В часы перерыва можно находиться в комнате отдыха, пойти в круглосуточную столовую, даже погулять во внутреннем дворе. После напряженных четырех часов в красной зоне сил ни на что полезное нет, хочется просто тупить, а ночью пытаешься поспать на диванчике, чтобы были силы на ночную смену.
Медперсонал вокруг очень хороший. Сначала я немного опасался: все-таки я человек из сферы, далекой от медицины, как у меня будут складываться отношения с людьми? Оказалось, опасался напрасно. Тем более, там нет давно работающей вместе команды, ведь даже медики пришли работать из разных мест, из разных специализаций, так что все знакомятся, спрашивают, кто откуда.
Санитарки доброжелательно стали меня всему учить, объяснять, где что находится. Первый час работы я ничего не делал, просто ходил за всеми и смотрел. Врачи рассказывали мне, как какие приборы работают, что они измеряют. Понятно, что со всем этим я соприкасаться не буду, но было интересно узнавать новое. Если бы я учился на медика, это был бы совершенно бесценный опыт, я бы там мог очень многому научиться.

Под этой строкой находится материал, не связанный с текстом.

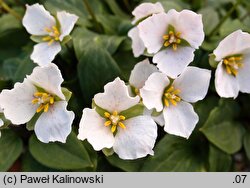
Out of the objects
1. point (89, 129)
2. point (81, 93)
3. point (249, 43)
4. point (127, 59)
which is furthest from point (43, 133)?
point (249, 43)

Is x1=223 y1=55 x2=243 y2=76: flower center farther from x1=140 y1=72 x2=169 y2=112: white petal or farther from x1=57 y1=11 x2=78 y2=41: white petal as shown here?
x1=57 y1=11 x2=78 y2=41: white petal

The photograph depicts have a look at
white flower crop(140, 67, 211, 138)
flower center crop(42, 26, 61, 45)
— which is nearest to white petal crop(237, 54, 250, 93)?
white flower crop(140, 67, 211, 138)

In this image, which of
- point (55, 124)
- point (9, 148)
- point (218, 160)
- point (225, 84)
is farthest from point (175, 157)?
point (9, 148)

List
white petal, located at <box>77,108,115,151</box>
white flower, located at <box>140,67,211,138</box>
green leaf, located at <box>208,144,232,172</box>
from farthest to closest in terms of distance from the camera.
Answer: green leaf, located at <box>208,144,232,172</box> → white flower, located at <box>140,67,211,138</box> → white petal, located at <box>77,108,115,151</box>
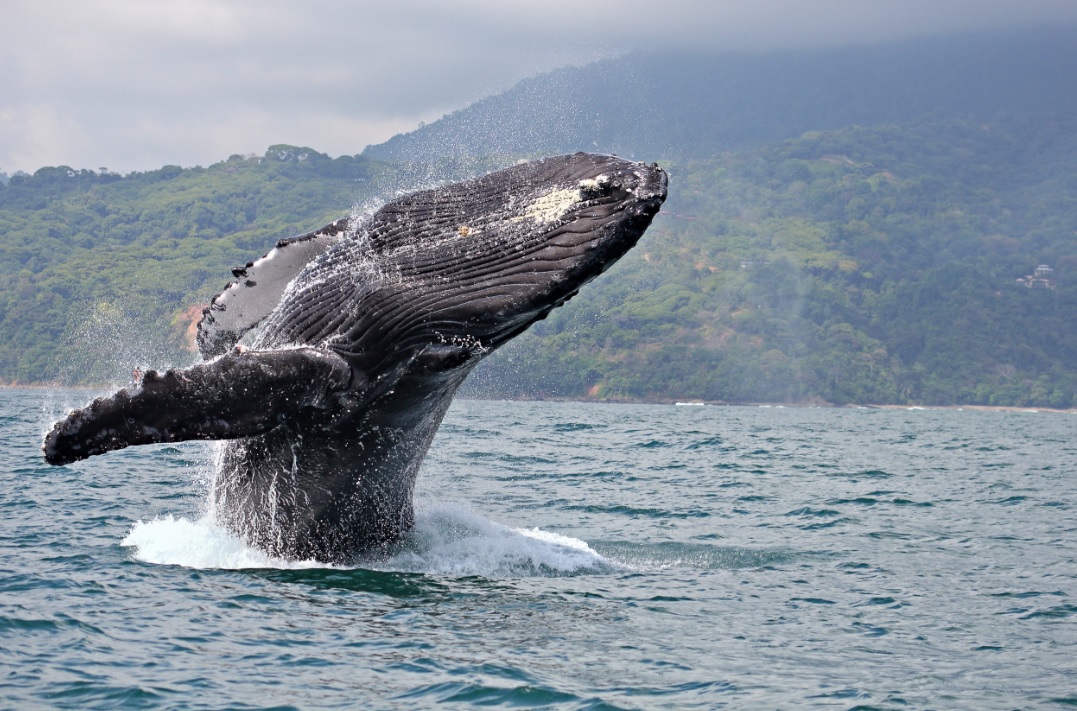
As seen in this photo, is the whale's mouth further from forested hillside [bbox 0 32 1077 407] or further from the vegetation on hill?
forested hillside [bbox 0 32 1077 407]

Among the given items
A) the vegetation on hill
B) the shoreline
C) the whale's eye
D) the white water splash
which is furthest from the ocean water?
the shoreline

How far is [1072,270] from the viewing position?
511 feet

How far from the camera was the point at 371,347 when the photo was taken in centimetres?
636

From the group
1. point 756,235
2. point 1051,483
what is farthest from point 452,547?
point 756,235

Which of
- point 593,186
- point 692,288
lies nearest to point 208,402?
point 593,186

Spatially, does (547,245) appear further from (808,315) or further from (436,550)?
(808,315)

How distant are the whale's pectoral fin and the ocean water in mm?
1022

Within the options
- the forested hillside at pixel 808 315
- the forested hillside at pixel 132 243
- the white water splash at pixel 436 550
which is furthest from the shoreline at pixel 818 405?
the white water splash at pixel 436 550

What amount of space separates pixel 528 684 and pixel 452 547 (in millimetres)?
2895

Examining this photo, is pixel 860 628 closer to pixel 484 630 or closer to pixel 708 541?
pixel 484 630

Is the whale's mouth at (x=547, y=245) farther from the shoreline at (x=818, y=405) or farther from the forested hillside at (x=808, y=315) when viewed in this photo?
the forested hillside at (x=808, y=315)

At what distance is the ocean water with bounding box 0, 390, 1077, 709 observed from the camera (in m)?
5.60

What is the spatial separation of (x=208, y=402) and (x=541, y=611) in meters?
2.30

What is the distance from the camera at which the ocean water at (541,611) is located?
5602 mm
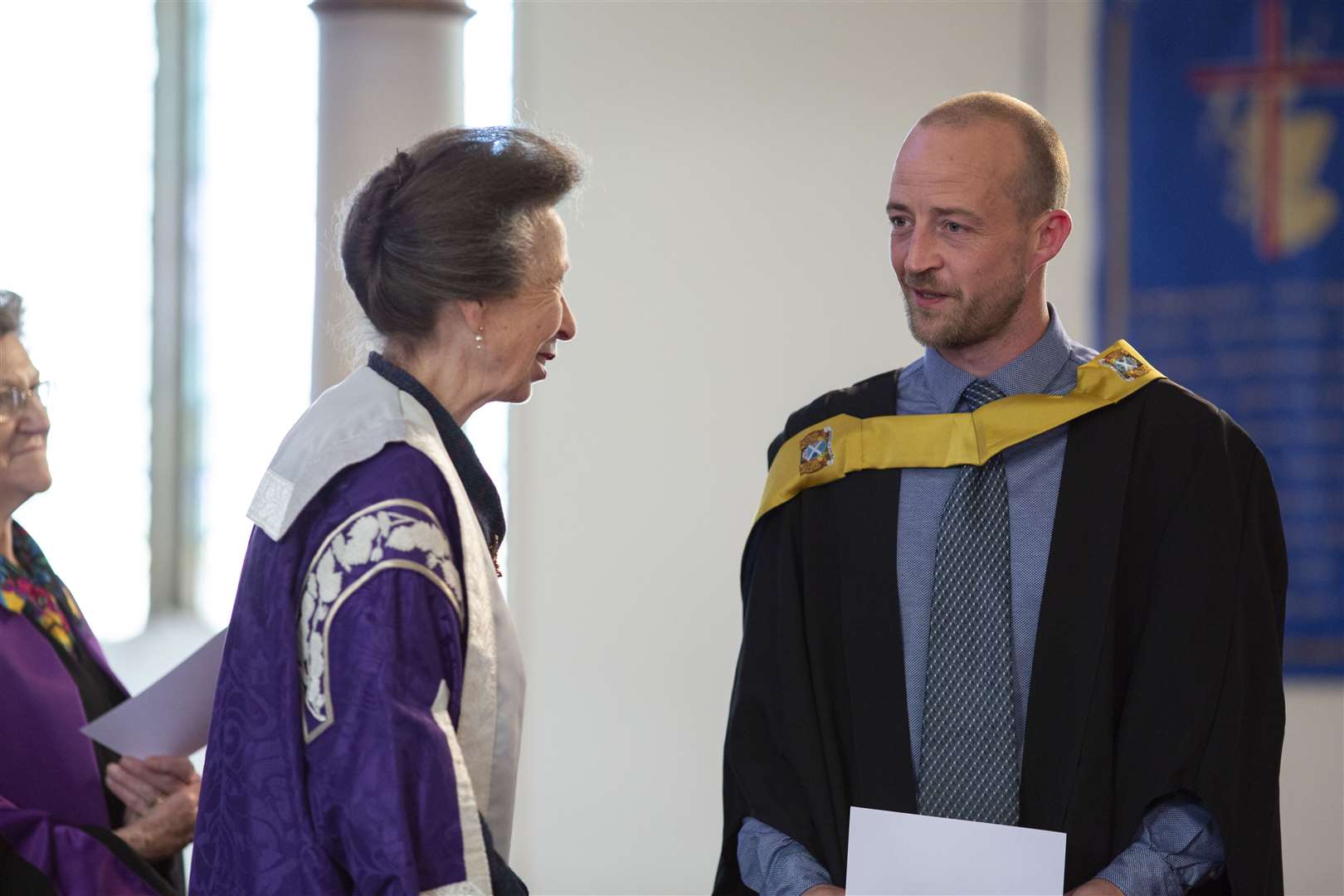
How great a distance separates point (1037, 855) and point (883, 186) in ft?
10.8

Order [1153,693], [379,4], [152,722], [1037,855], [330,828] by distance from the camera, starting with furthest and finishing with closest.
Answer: [379,4] → [152,722] → [1153,693] → [1037,855] → [330,828]

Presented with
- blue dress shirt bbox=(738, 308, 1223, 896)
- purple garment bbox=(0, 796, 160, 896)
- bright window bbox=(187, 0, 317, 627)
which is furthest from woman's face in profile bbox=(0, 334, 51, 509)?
bright window bbox=(187, 0, 317, 627)

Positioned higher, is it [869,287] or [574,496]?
[869,287]

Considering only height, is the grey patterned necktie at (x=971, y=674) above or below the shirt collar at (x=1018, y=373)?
below

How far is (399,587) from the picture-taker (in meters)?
2.05

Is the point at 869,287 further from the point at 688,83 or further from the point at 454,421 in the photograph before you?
the point at 454,421

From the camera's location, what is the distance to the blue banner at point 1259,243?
4578 millimetres

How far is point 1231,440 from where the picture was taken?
262 cm

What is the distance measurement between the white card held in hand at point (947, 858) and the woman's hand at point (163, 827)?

В отделении не принято бегать, суетиться, спешить. Это очень важное правило — все спокойные.
Если ты куда-то бежишь, тебя сразу деликатно остановят, скажут: «Спокойно, мы не на войне, все в порядке».
У меня так было, я куда-то спешил, засуетился, и меня главный врач сразу остановил со словами: «Все хорошо. Не надо никуда бежать». И я понял, что бежать не надо — можно случайно кого-то задеть, что-то опрокинуть и будет только хуже.
При мне была одна сложная ситуация, но ее разрулили быстро, минут за пять. Приборы у пациента запикали, врачи собрались, сделали какие-то манипуляции, приборы пикать перестали, как я понял, состояние нормализовалось. Было здорово видеть, как все профессионально и спокойно действуют в явно сложной ситуации. Но эти ситуации возникают не очень часто. Это не сериал «Скорая помощь», где каждую секунду кого-то куда-то увозят, привозят, кто-то умирает.
Там много долгих неспешных моментов, рутины, монотонности, и это успокаивает — помыть полы, поменять белье, покормить.
Первое, что я точно понял про коронавирус — это не миф. Я и раньше знал об этом, но теперь увидел собственными глазами. Много людей лежат именно с затрудненным дыханием, с огромными проблемами с легкими. И все больницы, действительно, переполнены. Сейчас еще несколько этажей медицинского центра переделывают под коронавирусные отделения. Собственно, мы находимся в бывшем отделении челюстно-лицевой хирургии.
Болезнь может протекать тяжело — я наблюдаю это в реанимации.
Когда я только сообщил жене, что буду там работать, она сначала встретила это настороженно, испуганно: велик риск заразиться и заразить всех. Но вскоре согласилась с моим решением.
У нас восьмилетний сын, мы с ним часто говорим про коронавирус, даже играем — колючими шариками. Когда берут на работу санитаром в госпиталь COVID-19, обязательно спрашивают, с кем ты живешь, и предпочитают людей, которые живут одни. Если бы я жил с родителями, меня бы точно не взяли. Когда услышали, что с семьей, немного напряглись, но потом сказали, что жена молодая, сын не совсем младенец, — риска меньше, можно работать.
Вообще в больнице так стерильно, что, мне кажется, больше шанса заразиться в метро, когда я еду с работы или на работу. Понятно, что стараюсь соблюдать все меры предосторожности.